10 In this regard, we note that in Bintai Kindenko Pte Ltd v Samsung C&T Corp [2018] 2 SLR 532 (“Bintai Kindenko”) at [67], the CA was of the view that one situation where a solicitor may be regarded as having acted improperly, unreasonably or negligently, such that a personal costs order pursuant to O 59 r 8(1) of the ROC may be made, is “where the solicitor advances a wholly disingenuous case or files utterly ill-conceived applications even though the solicitor ought to have known better and advised his client against such a course of action.”
11 We approach the present matter with those principles in mind. Specifically, we consider whether Mr Ravi and Ms Netto acted improperly, unreasonably or negligently by considering the following questions:
(a) Did Mr Ravi and Ms Netto advance arguments which were unsustainable?
(b) Did Mr Ravi and Ms Netto act in such a manner to frustrate the lawful process of execution in abuse of the court’s processes?
(c) If so, did such conduct cause AGC to incur unnecessary costs?
(d) If so, is it in all the circumstances just to order Mr Ravi and Ms Netto to compensate AGC for the whole or any part of the relevant costs?

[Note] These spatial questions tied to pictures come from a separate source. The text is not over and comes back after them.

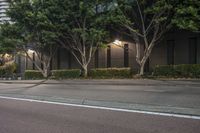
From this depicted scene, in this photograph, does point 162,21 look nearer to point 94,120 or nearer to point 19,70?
point 94,120

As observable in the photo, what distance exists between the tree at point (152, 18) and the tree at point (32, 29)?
7093 mm

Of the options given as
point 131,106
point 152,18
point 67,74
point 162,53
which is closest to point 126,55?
point 162,53

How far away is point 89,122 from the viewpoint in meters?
9.42

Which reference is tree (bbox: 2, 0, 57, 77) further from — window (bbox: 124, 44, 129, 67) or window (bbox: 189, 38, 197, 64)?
window (bbox: 189, 38, 197, 64)

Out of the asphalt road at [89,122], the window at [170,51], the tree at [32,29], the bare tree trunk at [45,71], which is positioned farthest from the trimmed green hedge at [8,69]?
the asphalt road at [89,122]

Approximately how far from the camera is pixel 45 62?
120 feet

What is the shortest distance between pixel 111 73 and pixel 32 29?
9.15 metres

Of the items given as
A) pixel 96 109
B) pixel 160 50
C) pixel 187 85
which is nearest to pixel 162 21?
pixel 160 50

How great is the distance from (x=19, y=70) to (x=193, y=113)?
38.3 m

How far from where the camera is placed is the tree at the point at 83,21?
27844 mm

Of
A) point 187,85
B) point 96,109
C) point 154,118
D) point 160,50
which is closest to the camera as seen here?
point 154,118

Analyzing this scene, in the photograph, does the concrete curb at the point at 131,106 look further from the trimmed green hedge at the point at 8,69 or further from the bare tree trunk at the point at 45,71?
the trimmed green hedge at the point at 8,69

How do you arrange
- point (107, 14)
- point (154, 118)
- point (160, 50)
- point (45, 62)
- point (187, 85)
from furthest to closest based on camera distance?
1. point (45, 62)
2. point (160, 50)
3. point (107, 14)
4. point (187, 85)
5. point (154, 118)

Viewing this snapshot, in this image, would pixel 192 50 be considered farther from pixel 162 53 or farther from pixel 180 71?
pixel 180 71
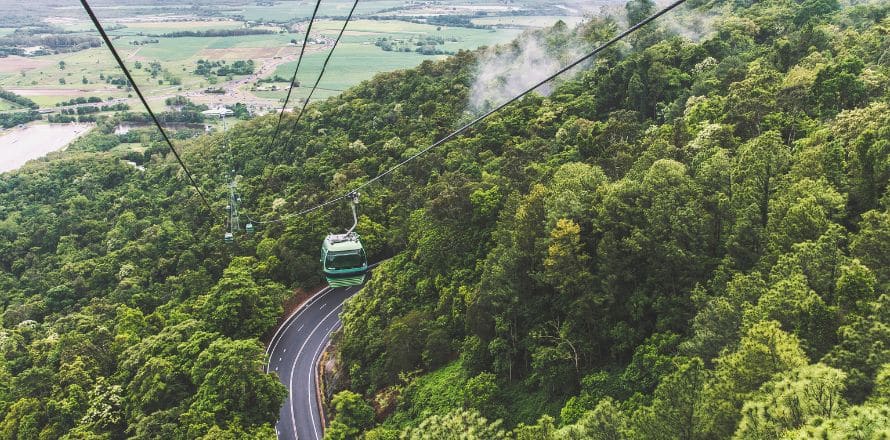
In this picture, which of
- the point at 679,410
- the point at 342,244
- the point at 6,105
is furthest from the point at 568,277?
the point at 6,105

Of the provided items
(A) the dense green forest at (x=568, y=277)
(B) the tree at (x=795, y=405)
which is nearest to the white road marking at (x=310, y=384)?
(A) the dense green forest at (x=568, y=277)

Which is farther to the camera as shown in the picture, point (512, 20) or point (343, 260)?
point (512, 20)

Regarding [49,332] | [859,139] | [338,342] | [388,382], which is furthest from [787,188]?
[49,332]

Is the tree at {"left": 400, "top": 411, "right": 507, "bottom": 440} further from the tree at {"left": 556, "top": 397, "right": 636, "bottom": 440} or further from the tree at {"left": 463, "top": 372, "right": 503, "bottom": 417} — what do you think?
the tree at {"left": 463, "top": 372, "right": 503, "bottom": 417}

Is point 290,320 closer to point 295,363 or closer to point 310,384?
point 295,363

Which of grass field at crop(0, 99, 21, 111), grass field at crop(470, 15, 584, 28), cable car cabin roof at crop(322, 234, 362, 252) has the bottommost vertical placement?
grass field at crop(0, 99, 21, 111)

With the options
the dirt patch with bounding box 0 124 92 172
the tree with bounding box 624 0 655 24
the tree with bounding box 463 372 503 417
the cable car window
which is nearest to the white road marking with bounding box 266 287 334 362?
the cable car window

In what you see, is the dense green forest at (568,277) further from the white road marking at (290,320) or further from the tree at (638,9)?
the tree at (638,9)

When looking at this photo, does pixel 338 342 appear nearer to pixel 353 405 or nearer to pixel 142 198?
pixel 353 405

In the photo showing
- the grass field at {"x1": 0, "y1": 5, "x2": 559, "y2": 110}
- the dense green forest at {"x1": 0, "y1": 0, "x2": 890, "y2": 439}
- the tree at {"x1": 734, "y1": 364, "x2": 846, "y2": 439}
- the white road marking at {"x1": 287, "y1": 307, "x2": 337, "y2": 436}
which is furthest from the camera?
the grass field at {"x1": 0, "y1": 5, "x2": 559, "y2": 110}
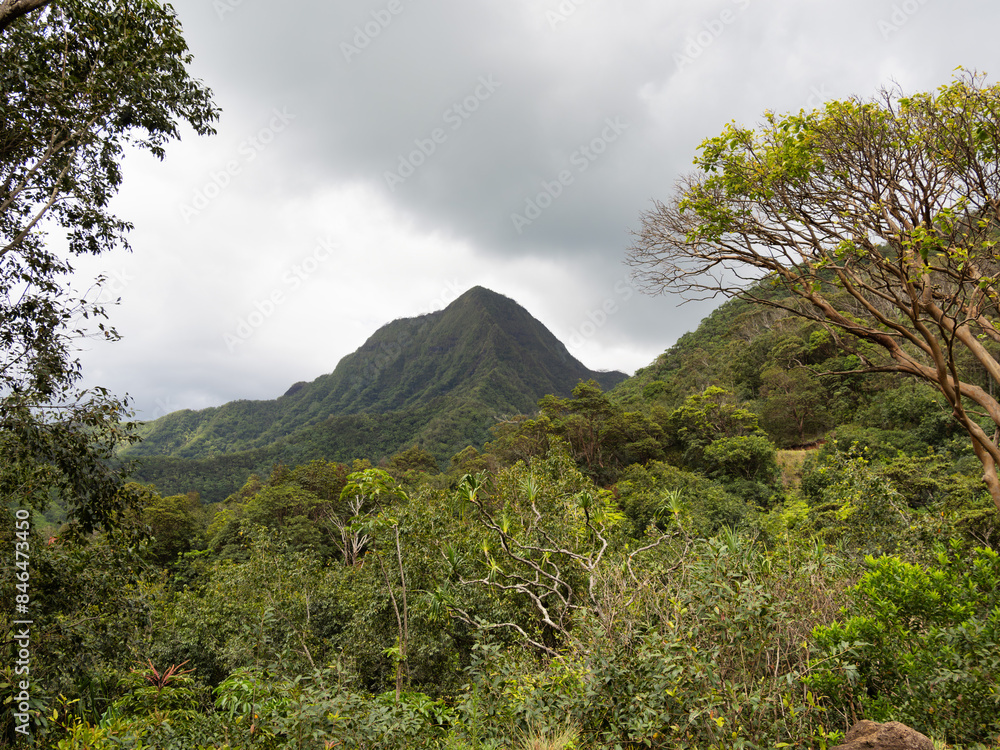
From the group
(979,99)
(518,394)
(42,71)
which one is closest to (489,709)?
(979,99)

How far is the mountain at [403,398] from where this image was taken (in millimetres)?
58406

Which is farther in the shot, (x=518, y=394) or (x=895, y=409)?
(x=518, y=394)

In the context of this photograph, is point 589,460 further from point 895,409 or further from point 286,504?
point 286,504

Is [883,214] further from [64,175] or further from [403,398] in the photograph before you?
[403,398]

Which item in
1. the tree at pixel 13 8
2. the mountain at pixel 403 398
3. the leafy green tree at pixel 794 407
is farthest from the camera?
the mountain at pixel 403 398

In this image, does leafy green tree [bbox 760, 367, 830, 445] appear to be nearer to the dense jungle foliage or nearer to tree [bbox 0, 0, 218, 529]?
the dense jungle foliage

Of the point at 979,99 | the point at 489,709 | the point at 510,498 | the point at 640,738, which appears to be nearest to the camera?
the point at 640,738

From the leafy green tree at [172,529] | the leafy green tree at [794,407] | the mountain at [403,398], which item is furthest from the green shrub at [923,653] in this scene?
the mountain at [403,398]

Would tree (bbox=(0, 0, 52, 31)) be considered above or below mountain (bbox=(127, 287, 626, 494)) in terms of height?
below

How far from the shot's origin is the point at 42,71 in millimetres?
5031

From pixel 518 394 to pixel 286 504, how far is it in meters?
67.3

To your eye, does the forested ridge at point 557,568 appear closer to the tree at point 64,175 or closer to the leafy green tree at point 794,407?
the tree at point 64,175

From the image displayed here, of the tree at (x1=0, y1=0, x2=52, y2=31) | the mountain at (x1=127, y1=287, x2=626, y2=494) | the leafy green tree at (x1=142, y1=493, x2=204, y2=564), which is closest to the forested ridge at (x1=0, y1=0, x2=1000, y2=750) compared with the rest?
the tree at (x1=0, y1=0, x2=52, y2=31)

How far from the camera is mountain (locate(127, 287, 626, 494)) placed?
192 feet
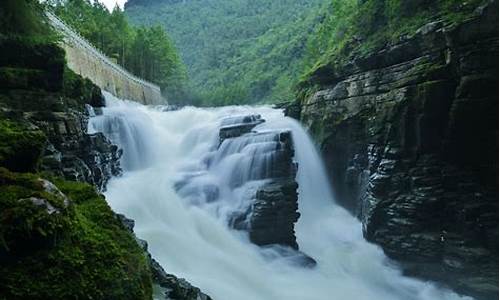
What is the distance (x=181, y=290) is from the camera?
6574 millimetres

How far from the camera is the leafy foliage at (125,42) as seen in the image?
47594 mm

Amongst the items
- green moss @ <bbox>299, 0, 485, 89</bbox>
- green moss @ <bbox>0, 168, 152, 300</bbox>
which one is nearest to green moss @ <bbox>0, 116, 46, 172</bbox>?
green moss @ <bbox>0, 168, 152, 300</bbox>

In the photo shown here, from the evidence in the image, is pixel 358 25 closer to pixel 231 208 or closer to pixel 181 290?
pixel 231 208

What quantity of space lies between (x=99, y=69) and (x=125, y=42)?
18.2 metres

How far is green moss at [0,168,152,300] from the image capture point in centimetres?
349

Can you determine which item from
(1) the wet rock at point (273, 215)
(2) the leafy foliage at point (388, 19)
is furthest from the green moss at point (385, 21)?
(1) the wet rock at point (273, 215)

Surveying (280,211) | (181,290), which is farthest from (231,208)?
(181,290)

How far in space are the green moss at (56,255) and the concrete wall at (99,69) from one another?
21220 millimetres

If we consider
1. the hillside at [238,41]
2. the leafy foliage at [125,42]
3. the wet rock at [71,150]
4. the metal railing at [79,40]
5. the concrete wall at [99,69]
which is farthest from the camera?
the hillside at [238,41]

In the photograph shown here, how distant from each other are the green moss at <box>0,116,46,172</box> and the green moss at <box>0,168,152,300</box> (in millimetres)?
554

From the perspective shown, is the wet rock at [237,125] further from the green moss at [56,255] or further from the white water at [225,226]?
the green moss at [56,255]

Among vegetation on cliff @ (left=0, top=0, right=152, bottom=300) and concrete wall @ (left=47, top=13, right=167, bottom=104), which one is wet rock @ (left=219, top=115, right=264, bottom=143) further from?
vegetation on cliff @ (left=0, top=0, right=152, bottom=300)

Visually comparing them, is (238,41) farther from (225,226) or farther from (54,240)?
(54,240)

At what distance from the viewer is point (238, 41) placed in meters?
111
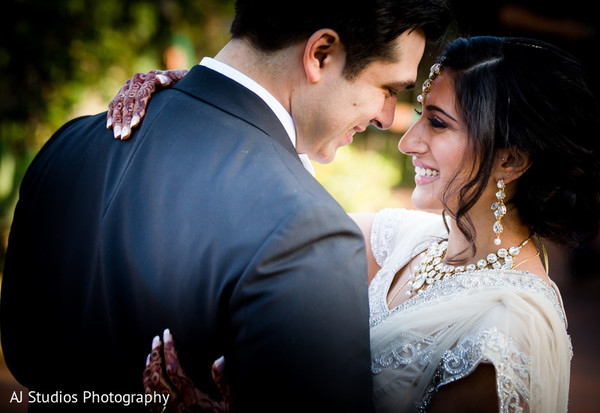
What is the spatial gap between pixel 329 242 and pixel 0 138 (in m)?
6.30

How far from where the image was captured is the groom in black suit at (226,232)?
121cm

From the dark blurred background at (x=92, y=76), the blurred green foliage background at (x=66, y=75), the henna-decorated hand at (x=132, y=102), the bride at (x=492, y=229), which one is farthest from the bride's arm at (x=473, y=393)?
the blurred green foliage background at (x=66, y=75)

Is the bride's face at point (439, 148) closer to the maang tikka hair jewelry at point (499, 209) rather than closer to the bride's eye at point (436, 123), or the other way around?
the bride's eye at point (436, 123)

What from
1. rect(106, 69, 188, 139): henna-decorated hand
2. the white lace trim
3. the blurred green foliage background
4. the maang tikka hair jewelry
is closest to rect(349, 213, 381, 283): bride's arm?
the maang tikka hair jewelry

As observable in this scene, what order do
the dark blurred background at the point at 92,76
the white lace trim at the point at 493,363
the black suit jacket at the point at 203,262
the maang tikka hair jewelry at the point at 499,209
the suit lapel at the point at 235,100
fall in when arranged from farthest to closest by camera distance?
the dark blurred background at the point at 92,76
the maang tikka hair jewelry at the point at 499,209
the white lace trim at the point at 493,363
the suit lapel at the point at 235,100
the black suit jacket at the point at 203,262

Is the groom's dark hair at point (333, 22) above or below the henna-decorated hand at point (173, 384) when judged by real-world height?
above

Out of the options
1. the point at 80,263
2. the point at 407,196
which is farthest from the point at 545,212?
the point at 407,196

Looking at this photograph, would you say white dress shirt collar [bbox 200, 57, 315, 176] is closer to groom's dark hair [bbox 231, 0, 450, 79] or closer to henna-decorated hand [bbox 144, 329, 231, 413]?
groom's dark hair [bbox 231, 0, 450, 79]

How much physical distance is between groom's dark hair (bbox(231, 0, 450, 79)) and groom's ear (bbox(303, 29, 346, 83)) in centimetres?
2

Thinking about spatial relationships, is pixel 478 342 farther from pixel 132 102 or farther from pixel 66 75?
pixel 66 75

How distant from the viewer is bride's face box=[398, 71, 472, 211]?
2.05 m

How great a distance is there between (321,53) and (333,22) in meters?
0.10

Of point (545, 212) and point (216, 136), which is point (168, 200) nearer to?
point (216, 136)

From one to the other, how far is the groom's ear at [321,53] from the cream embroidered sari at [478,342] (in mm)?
972
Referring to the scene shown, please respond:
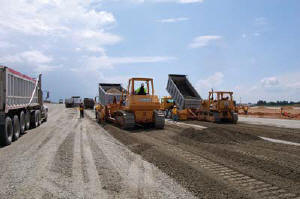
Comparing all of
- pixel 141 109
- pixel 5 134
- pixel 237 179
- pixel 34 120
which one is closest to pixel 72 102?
pixel 34 120

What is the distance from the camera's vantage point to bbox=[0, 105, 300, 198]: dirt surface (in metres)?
4.89

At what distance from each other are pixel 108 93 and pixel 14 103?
1030 centimetres

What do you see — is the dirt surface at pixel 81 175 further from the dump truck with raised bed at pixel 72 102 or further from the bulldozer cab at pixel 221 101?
the dump truck with raised bed at pixel 72 102

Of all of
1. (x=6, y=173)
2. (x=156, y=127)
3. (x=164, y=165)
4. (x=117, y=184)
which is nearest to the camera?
(x=117, y=184)

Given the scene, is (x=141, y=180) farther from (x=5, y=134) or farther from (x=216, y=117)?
(x=216, y=117)

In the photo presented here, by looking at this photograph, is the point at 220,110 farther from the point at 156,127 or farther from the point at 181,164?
the point at 181,164

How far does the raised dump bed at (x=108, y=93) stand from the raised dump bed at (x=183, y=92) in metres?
4.58

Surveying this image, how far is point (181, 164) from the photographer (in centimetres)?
679

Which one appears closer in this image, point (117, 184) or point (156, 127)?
point (117, 184)

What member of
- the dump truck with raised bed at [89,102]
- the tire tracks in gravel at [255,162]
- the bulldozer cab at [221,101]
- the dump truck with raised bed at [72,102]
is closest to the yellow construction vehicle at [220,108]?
the bulldozer cab at [221,101]

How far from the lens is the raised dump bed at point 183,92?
22.1 meters

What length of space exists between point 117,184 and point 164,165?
5.76ft

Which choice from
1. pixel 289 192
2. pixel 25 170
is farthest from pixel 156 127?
pixel 289 192

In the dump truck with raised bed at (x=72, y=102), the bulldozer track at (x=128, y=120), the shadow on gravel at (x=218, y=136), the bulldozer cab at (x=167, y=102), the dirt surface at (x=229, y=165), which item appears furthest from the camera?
the dump truck with raised bed at (x=72, y=102)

12 Turning to the first question, in the Judgment, we explained in considerable detail why there was no basis for CA 61 and CM 30. In the Judgment at [33]–[34], we held there was no admissible evidence showing any decline in the appellant’s mental condition after the commission of the offence. In OS 1109, all that was before the court was the bare assertion of Mr Ravi as to the appellant’s mental age. This evidence was irrelevant and inadmissible. Mr Ravi himself acknowledged that he had no medical expertise and it cannot be disputed that his purported opinion appeared to be based on a single interaction with the appellant over the course of the last three years, which lasted less than half an hour. In CM 30, we also explained why Mr Navinkumar’s evidence was wholly unreliable (see the Judgment at [48]–[50]).
13 These factual weaknesses and problems with the case would have been apparent to any reasonable defence counsel.
14 Mr Ravi contended that it was because of his lack of medical expertise that he sought experts overseas to determine the appellant’s medical condition, but this fails to address the nub of the issue which is that the proceedings were undertaken when there was no factual basis. Proceedings may not be instituted on the basis of speculation. In any event, we also noted in our judgment that none of the appellant’s experts had examined or even spoken to the appellant or had seen the appellant’s present medical reports (see the Judgment at [54]). Coupled with the evidence of the prison officer in charge of observing the appellant (see the Judgment at [35] and [50]), we think that it should have been apparent to any reasonably diligent defence counsel that CA 61 and CM 30 lacked factual basis. Further, as we also highlighted in the Judgment at [36]–[37], in so far as there was highly probative evidence to aid the court’s assessment of the appellant’s mental condition, objections were mounted on the appellant’s behalf to prevent the court from accessing that evidence.
15 Mr Ravi also submitted that novel issues and questions of public importance were raised, but this is irrelevant without a relevant substratum of facts to support raising those issues and questions before the court. In the present case, there is simply no relevant substratum of facts.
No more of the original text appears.